PROBLEMS TO WORK ON
A - Answer these questions using the forum thread about cyclists and drivers, marking each answer like its question.
(i) In the opening post, what does the writer suspect kids and teenagers in the UK think of town bikes?
(ii) According to HMS_Dave, what have the YouTube cyclist's confrontations with motorists sometimes led to?
(iii) On which social media site does Boopop say the YouTube cyclist gets a bit too involved?
B - Write the next part of the forum thread about cyclists and drivers, starting after its final sentence.

PAGE EXCERPT
Places where you have to share the road with motor vehicles, you're far less likely to see cargo bikes, and much more likely to see hybrids and road bikes that stand a chance at going at a speed that won't piss off drivers. That and dangerous roads tend to be self selecting for the most confident road users...generally young to middle aged men.

Also you have to look pretty hard in the UK to find a town bike to begin with. Certainly as a kid/teenager I suspect they're viewed as "uncool", whereas in NL they're probably just seen in the same way as say a Ford Focus is here - a utility vehicle.


----------



## HMS_Dave (21 May 2021)

What about that mikey fella on youtube who makes sure all the motorists he comes across are following the rules, often stepping out in front of motorists to confront them? On the one hand, he is an exemplary cyclist, following the rules and ensuring others do (including cyclists). On the other hand he p1sses pretty much every motorist off when he confronts them, sometimes leading to court action and convictions... Would you argue his actions are improving driver/cyclist relations or harming them?


----------



## matticus (21 May 2021)

Boopop said:


> Sod it, I'm going there. What do you think when people of ethnic minorities, or minority sexualities, or any other characteristic that's uncommon in this country do stuff you don't like - does that affect your opinion of people that belong to that whole cohort too?


Had to be done. Well played.


----------



## Boopop (21 May 2021)

HMS_Dave said:


> What about that mikey fella on youtube who makes sure all the motorists he comes across are following the rules, often stepping out in front of motorists to confront them? On the one hand, he is an exemplary cyclist, following the rules and ensuring others do (including cyclists). On the other hand he p1sses pretty much every motorist off when he confronts them, sometimes leading to court action and convictions... Would you argue his actions are improving driver/cyclist relations or harming them?



The drivers he's pissing off are the ones who are already driving dangerously. Fine with me.

EDIT: Mind, I do think he gets a bit too involved on twitter. Twitter's a black hole of social media, I don't think spending hours on there arguing with people does anyone any favours.

DATA RECORDS
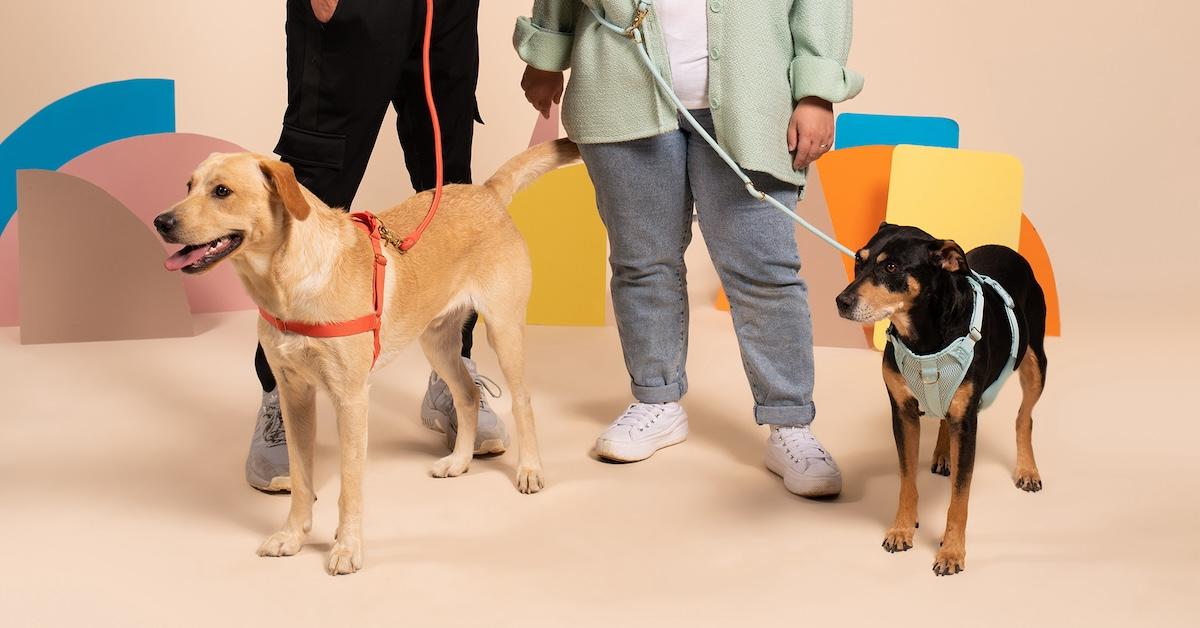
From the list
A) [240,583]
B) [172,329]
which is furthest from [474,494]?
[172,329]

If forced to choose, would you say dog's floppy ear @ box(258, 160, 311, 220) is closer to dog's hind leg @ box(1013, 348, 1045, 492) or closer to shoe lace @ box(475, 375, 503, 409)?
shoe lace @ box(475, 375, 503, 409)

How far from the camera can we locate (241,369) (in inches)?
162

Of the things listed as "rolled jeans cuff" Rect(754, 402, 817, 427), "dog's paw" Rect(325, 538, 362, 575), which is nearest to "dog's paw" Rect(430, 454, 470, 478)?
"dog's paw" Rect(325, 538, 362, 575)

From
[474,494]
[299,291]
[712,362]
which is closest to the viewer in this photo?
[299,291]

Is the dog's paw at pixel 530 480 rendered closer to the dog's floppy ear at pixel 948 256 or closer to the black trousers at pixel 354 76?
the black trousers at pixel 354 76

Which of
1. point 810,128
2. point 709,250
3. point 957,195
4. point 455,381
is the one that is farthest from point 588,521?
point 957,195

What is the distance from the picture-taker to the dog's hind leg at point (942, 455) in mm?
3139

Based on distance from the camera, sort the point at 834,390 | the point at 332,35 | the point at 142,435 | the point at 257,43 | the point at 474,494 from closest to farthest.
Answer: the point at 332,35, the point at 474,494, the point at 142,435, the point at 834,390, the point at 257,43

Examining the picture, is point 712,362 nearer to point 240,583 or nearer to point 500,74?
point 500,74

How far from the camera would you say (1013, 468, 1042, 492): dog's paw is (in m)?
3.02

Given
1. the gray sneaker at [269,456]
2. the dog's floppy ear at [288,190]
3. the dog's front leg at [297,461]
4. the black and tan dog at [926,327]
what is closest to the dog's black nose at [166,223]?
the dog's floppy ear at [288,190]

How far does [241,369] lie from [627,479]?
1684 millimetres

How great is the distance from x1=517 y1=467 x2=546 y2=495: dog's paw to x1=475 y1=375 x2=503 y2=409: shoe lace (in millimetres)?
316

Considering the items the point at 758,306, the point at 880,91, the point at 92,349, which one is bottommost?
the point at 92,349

WRITTEN RESPONSES
A -
(i) They are viewed as "uncool."
(ii) Court action and convictions.
(iii) Twitter.

B -
----------



## HMS_Dave (21 May 2021)

Boopop said:


> The drivers he's pissing off are the ones who are already driving dangerously. Fine with me.


Which leads me to suspect that you would say they are harming them, despite operating in a positive capacity to ensure the roads are used within the parameters of the law for the benefit of everybody?
He isn't the police, but is doing nothing illegal at least in my limited understanding of it...

My point being, even positive or perceived positive actions can lead to negative ones whether we like it or not...

I agree with Skol about riding within road and traffic laws but i question the validity of a cyclist leaving a positive enough impression that they no longer hate the cyclist or see reason with the insurance and tax arguments because there is more to it than that...


----------



## Boopop (21 May 2021)

HMS_Dave said:


> My point being, even positive or perceived positive actions can lead to negative ones whether we like it or not...



Well, I would hope that at least in the cases where the police do get involved and fine the driver, they would get some sort of education regarding why what they did was wrong. Admittedly optimistic, but what's the alternative? Cross our fingers and hope the police up their game? I run cameras on my bike as I'd rather at least try to help penalise dangerous drivers with the help of the police. I know the chances are infintesimally small, but the thought of me not reporting a dangerous driver and then weeks later that same driver killing a friend in the cycling club makes my stomach churn. I suspect that's the same line of thinking he goes through. Admittedly he goes out with the express purpose of finding such drivers.



HMS_Dave said:


> i question the validity of a cyclist leaving a positive enough impression that they no longer hate the cyclist or see reason with the insurance and tax arguments because there is more to it than that...



People notice those that affect their lives in a negative way, not those that are behaving as expected. The idea that me cycling considerately (which I do) improves a driver's opinion of all cyclists seems very unlikely to me. I cycle considerately because it's the right thing to do, not some nebulous group responsibility and reputation.


----------



## matticus (21 May 2021)

Boopop said:


> The drivers he's pissing off are the ones who are already driving dangerously. Fine with me.
> 
> EDIT: Mind, I do think he gets a bit too involved on twitter. Twitter's a black hole of social media, I don't think spending hours on there arguing with people does anyone any favours.


Agreed. But I'm sure he thinks his twitter posts are the right thing to say. Not everyone has supreme PR skills - he is doing more of use than most keyboard warriors, and that includes all us distinguished gentlemen of CycleChat.


----------



## Boopop (21 May 2021)

matticus said:


> Agreed. But I'm sure he thinks his twitter posts are the right thing to say. Not everyone has supreme PR skills - he is doing more of use than most keyboard warriors, and that includes all us distinguished gentlemen of CycleChat.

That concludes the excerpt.